E’ questo l’obiettivo che l’amministrazione capitolina punta
a perseguire, attraverso un bando appena pubblicato.
La modalità scelta è quella della manifestazione d’interesse.
Il dipartimento punta così a sondare la disponibilità di associazioni
ed organizzazioni di volontariato, cui affidare le chiavi di 52 polmoni verdi, divisi in 4 lotti.
L’attività verrebbe svolta a titolo gratuito, con il rimborso spese forfettario dei costi sostenuti “pari a 1/5 del costo medio
del carburante moltiplicati per i km effettuati al giorno”.
I volontari interessati possono infatti impiegare dei mezzi, appositamente autorizzati dal dipartimento ambiente, per svolgere
il proprio compito.
Altro tipo di rimborso previsto è quello che riguarda la manutenzione ordinaria di questi automezzi.
L’obiettivo dell’amministrazione, com’è stato ricordato, è quello
di arginare “l’uso improprio”, in particolare notturno, di ville
e giardini che sono vittime di “atti di vandalismo”, “danneggiamento
di arredi”, “collocazione di esche avvelenate per animali domestici
e selvatici” si legge nel documento pubblicato da Roma Capitale.
LE AREE VERDI INTERESSATE
Per valorizzare il proprio patrimonio verde, il dipartimento ambiente
ha stilato un elenco degli spazi recintati, elenco che prendere
in considerazione ville e giardini distribuiti nella gran parte dei municipi (con l’eccezione del IV, VI, X e XIV).

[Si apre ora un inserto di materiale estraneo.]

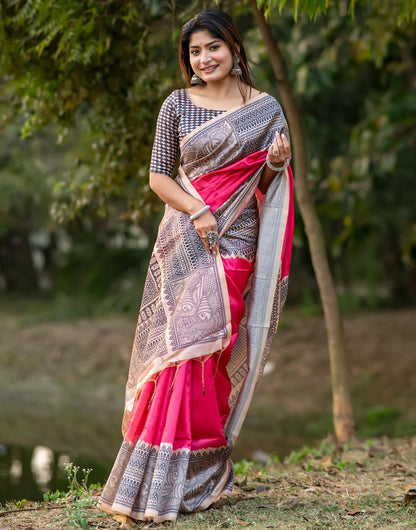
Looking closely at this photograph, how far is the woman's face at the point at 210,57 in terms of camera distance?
10.4ft

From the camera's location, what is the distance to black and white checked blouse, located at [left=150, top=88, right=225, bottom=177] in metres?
3.21

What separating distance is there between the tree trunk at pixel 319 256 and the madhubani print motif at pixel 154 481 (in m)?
2.15

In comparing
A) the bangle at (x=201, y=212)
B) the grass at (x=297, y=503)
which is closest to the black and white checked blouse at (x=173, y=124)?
the bangle at (x=201, y=212)

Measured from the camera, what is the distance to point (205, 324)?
3074 millimetres

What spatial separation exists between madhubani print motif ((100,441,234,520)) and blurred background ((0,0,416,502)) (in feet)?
7.20

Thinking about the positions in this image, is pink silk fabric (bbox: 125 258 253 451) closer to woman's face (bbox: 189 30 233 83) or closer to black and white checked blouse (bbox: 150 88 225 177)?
black and white checked blouse (bbox: 150 88 225 177)

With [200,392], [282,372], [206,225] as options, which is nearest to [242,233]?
[206,225]

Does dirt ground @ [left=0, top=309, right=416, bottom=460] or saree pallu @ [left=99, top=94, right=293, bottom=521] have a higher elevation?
saree pallu @ [left=99, top=94, right=293, bottom=521]

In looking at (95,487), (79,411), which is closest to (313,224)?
(95,487)

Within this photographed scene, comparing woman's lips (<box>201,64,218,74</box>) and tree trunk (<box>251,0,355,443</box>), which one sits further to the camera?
tree trunk (<box>251,0,355,443</box>)

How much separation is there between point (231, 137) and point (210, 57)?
1.14ft

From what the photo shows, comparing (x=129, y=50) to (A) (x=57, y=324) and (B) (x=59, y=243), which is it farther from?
(B) (x=59, y=243)

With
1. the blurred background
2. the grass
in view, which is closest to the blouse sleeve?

Alle associazioni verrebbe consegnata una copia delle chiavi dei cancelli, per i quali deve essere garantito il servizio di apertura,
da effettuarsi tra le 7 e le 9 e di chiusura, che varia in funzione
della stagione (nel periodo che va da novembre a fine aprile
i cancelli cominciano ad essere chiusi alle 17).
LE MANSIONI DEI VOLONTARI
Le attività dovranno essere svolte da 2 unità per singola area con l’eccezione del parco di Colle Oppio dove, “in considerazione
delle particolarità dovute alla presenza assidua di persone senza fissa dimora” le unità previste sono 4.
I volontari, riconoscibili grazie ad un particolare vestiario,
devono dotarsi di un apposito fischietto e devono “sollecitare
il deflusso delle persone, verificando al termine la loro assenza” all’interno delle aree verdi.
Le attività, secondo le aspettative dell’amministrazione, dovrebbero iniziare il primo novembre 2022 e protrarsi fino al 31 ottobre 2024, previa la sottoscrizione di un’apposita convenzione.